TEXT PROVIDED>
"""
That dichotomy is accepted as fact throughout the industry, but documentation of the difference is hard to find. Leighty confirms that he has seen different surface textures between the two types of crumb when he worked at other tire processing facilities earlier in his career, before he joined Liberty Tire, and RMA’s Blumenthal reports having seen pictures showing the difference between the two as well. Lehigh Technologies has conducted its own tests, however, with intriguing results. The company took samples of its own cryogenically processed material and a sample of ambient crumb and photographed them through an electron microscope. “We found there’s not a significant difference” between the two, says Tom Rosenmayer, the company’s vice president of technology. The cryogenic particles didn’t necessarily have less surface area—in fact, Lehigh can adjust its cryogenic processing equipment to produce powders with more or less surface area depending on what the customer demands. The primary difference was uniformity versus variety. Lehigh Technologies found that the cryogenic particles it tested were more uniform in appearance across the sample, whereas the ambient sample “had a variety of particles. Some had a lot of texture on the surface, but most of them looked like the cryogenic [particles],” he says. The company doesn’t know if the ambient crumb samples it tested were representative of all ambient crumb, Rosenmayer notes.

Liberty Tire’s Leighty agrees that cryogenic processing produces more consistent, or uniform, morphology, for several reasons. First, he says, “it’s a misnomer to lump all ambient materials into the same category” because processing techniques can vary widely. Ambient tire processing equipment might use friction, pressure, shearing, pulling, or cutting to size-reduce the material and remove metal and fiber, he says. Each technique could affect the product’s morphology. Further, if the processing technique used blades, were the blades sharp or dull? That could have an impact as well. Both Rosenmayer and Leighty say there’s a lack of data on the subject of crumb rubber morphology.
"""
TASKS FOR THIS EXERCISE>
1. In the passage on crumb rubber processing, what title does Tom Rosenmayer hold at Lehigh Technologies?
2. Extend the passage on crumb rubber processing above with a further paragraph that picks up after its final sentence.

Excerpts of spatial question data>
"""
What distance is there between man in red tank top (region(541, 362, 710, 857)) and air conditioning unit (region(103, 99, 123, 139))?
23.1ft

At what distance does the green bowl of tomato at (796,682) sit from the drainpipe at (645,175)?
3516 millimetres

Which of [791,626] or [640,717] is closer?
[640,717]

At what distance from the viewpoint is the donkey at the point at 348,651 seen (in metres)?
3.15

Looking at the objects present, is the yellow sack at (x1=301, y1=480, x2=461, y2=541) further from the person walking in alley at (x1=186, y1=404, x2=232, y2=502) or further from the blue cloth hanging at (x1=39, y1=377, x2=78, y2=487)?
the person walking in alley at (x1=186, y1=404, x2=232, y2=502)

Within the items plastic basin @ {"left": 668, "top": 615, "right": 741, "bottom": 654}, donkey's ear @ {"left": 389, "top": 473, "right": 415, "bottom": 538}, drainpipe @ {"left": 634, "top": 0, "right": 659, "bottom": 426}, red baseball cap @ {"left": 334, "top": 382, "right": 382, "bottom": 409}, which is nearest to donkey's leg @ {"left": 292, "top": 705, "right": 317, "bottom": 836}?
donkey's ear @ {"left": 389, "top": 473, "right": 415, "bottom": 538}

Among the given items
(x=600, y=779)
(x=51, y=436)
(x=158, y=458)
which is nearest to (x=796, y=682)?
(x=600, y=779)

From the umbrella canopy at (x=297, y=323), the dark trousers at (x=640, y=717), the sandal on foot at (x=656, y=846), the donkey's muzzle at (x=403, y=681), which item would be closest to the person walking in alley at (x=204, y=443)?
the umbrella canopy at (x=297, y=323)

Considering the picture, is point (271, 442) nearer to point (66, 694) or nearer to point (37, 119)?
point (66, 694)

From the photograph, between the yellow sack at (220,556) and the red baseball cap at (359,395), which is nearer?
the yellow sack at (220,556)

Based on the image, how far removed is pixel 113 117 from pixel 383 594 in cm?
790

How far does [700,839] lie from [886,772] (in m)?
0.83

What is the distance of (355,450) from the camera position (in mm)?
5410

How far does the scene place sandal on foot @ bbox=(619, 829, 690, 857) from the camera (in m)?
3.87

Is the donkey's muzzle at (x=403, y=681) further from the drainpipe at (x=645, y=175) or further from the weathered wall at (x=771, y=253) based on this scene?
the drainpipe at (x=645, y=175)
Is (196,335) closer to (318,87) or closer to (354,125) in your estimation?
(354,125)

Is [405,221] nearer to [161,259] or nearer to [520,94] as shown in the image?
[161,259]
"""
ANSWERS TO THE EXERCISE>
1. He is the company's vice president of technology.

2.
Whether it’s because of the morphology differences, the more uniform product, or the desire for ultrafine powders, there’s no doubt that certain buyers are requesting cryogenically processed crumb and willing to pay more for the material. That’s important because “there are some pretty extraordinary costs associated with cryogenic rubber,” Leighty says. The cost varies with the type of equipment needed, the desired finished particle size, and the anticipated production volume, says Kimberly King, industry engineer for Air Products, but systems range in price from about $200,000 to more than $1 million. Factoring into the high cost, Leighty says, is the need for hardened steel or stainless steel equipment that can handle the low temperatures, as well as the fact that there are “no real turnkey systems” available, so each one is unique. Add to that the cost of the nitrogen gas. Some generators consume 3/4 to 11/2 pounds of liquid nitrogen per pound of crumb rubber generated, at a price around 10 cents a pound, Leighty says. Liberty’s cryogenic plants consume nitrogen even on days when a facility is not processing rubber, Leighty adds, because the nitrogen reverts from a liquid to a gas in the storage tanks and must be vented. These costs can be steep for a plant that does not have enough supply or demand to be in production every day. Despite the costs, Lehigh Technologies considers its process very efficient. “We believe our process has a smaller carbon footprint than other cryogenic or ambient processes,” says Dave Petroni, the company’s vice president for operations.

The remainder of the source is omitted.